→ WHAT YOU NEED TO DO
Repeat the records below verbatim.

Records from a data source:
◇ ◇ ◇ ◇ ◇
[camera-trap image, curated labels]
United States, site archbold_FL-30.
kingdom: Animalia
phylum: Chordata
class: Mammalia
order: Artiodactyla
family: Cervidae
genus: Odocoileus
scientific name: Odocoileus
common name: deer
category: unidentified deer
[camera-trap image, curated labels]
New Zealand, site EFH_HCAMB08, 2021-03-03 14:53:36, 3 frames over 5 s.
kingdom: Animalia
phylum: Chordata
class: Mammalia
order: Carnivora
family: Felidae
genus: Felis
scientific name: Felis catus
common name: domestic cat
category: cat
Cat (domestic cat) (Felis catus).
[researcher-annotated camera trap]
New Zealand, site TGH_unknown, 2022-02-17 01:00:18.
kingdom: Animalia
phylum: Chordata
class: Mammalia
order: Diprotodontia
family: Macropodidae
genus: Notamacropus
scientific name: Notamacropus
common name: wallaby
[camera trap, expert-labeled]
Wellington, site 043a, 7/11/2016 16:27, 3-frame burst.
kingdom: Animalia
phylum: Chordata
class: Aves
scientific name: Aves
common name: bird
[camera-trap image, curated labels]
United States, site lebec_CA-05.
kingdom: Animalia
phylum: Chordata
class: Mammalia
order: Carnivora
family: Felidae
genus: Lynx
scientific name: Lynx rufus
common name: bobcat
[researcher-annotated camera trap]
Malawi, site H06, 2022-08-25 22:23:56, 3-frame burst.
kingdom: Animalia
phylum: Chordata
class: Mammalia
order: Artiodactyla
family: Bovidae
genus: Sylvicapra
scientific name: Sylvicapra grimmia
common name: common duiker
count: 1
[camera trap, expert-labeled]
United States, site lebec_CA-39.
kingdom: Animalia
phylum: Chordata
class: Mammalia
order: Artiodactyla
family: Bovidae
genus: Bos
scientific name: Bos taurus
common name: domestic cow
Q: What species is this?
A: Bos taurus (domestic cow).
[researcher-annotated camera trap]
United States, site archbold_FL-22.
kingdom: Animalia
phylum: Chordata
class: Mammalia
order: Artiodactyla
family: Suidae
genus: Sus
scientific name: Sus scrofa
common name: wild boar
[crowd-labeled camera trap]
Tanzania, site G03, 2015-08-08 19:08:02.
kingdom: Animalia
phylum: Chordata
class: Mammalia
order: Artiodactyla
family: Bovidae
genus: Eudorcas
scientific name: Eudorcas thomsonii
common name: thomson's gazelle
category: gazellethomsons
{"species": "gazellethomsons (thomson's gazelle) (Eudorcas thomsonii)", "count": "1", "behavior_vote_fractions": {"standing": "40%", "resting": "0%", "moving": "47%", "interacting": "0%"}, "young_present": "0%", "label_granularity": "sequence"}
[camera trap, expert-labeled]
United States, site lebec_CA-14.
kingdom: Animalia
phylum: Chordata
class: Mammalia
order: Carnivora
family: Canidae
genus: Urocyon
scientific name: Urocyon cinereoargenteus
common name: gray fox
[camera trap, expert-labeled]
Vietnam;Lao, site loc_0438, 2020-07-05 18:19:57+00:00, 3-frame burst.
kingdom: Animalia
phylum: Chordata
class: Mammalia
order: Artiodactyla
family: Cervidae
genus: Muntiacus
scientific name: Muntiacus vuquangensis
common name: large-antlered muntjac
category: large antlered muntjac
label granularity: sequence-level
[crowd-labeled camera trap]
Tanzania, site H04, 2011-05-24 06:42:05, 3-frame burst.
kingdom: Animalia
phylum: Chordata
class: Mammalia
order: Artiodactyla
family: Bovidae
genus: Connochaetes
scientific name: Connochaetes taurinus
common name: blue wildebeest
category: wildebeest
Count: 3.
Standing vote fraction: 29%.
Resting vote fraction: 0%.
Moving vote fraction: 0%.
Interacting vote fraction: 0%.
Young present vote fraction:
◇ ◇ ◇ ◇ ◇
→ ANSWER BOX
[camera-trap image, curated labels]
United States, site archbold_FL-30.
kingdom: Animalia
phylum: Chordata
class: Mammalia
order: Artiodactyla
family: Cervidae
genus: Odocoileus
scientific name: Odocoileus
common name: deer
category: unidentified deer
[camera-trap image, curated labels]
New Zealand, site EFH_HCAMB08, 2021-03-03 14:53:36, 3 frames over 5 s.
kingdom: Animalia
phylum: Chordata
class: Mammalia
order: Carnivora
family: Felidae
genus: Felis
scientific name: Felis catus
common name: domestic cat
category: cat
Cat (domestic cat) (Felis catus).
[researcher-annotated camera trap]
New Zealand, site TGH_unknown, 2022-02-17 01:00:18.
kingdom: Animalia
phylum: Chordata
class: Mammalia
order: Diprotodontia
family: Macropodidae
genus: Notamacropus
scientific name: Notamacropus
common name: wallaby
[camera trap, expert-labeled]
Wellington, site 043a, 7/11/2016 16:27, 3-frame burst.
kingdom: Animalia
phylum: Chordata
class: Aves
scientific name: Aves
common name: bird
[camera-trap image, curated labels]
United States, site lebec_CA-05.
kingdom: Animalia
phylum: Chordata
class: Mammalia
order: Carnivora
family: Felidae
genus: Lynx
scientific name: Lynx rufus
common name: bobcat
[researcher-annotated camera trap]
Malawi, site H06, 2022-08-25 22:23:56, 3-frame burst.
kingdom: Animalia
phylum: Chordata
class: Mammalia
order: Artiodactyla
family: Bovidae
genus: Sylvicapra
scientific name: Sylvicapra grimmia
common name: common duiker
count: 1
[camera trap, expert-labeled]
United States, site lebec_CA-39.
kingdom: Animalia
phylum: Chordata
class: Mammalia
order: Artiodactyla
family: Bovidae
genus: Bos
scientific name: Bos taurus
common name: domestic cow
Q: What species is this?
A: Bos taurus (domestic cow).
[researcher-annotated camera trap]
United States, site archbold_FL-22.
kingdom: Animalia
phylum: Chordata
class: Mammalia
order: Artiodactyla
family: Suidae
genus: Sus
scientific name: Sus scrofa
common name: wild boar
[crowd-labeled camera trap]
Tanzania, site G03, 2015-08-08 19:08:02.
kingdom: Animalia
phylum: Chordata
class: Mammalia
order: Artiodactyla
family: Bovidae
genus: Eudorcas
scientific name: Eudorcas thomsonii
common name: thomson's gazelle
category: gazellethomsons
{"species": "gazellethomsons (thomson's gazelle) (Eudorcas thomsonii)", "count": "1", "behavior_vote_fractions": {"standing": "40%", "resting": "0%", "moving": "47%", "interacting": "0%"}, "young_present": "0%", "label_granularity": "sequence"}
[camera trap, expert-labeled]
United States, site lebec_CA-14.
kingdom: Animalia
phylum: Chordata
class: Mammalia
order: Carnivora
family: Canidae
genus: Urocyon
scientific name: Urocyon cinereoargenteus
common name: gray fox
[camera trap, expert-labeled]
Vietnam;Lao, site loc_0438, 2020-07-05 18:19:57+00:00, 3-frame burst.
kingdom: Animalia
phylum: Chordata
class: Mammalia
order: Artiodactyla
family: Cervidae
genus: Muntiacus
scientific name: Muntiacus vuquangensis
common name: large-antlered muntjac
category: large antlered muntjac
label granularity: sequence-level
[crowd-labeled camera trap]
Tanzania, site H04, 2011-05-24 06:42:05, 3-frame burst.
kingdom: Animalia
phylum: Chordata
class: Mammalia
order: Artiodactyla
family: Bovidae
genus: Connochaetes
scientific name: Connochaetes taurinus
common name: blue wildebeest
category: wildebeest
Count: 3.
Standing vote fraction: 29%.
Resting vote fraction: 0%.
Moving vote fraction: 0%.
Interacting vote fraction: 0%.
Young present vote fraction:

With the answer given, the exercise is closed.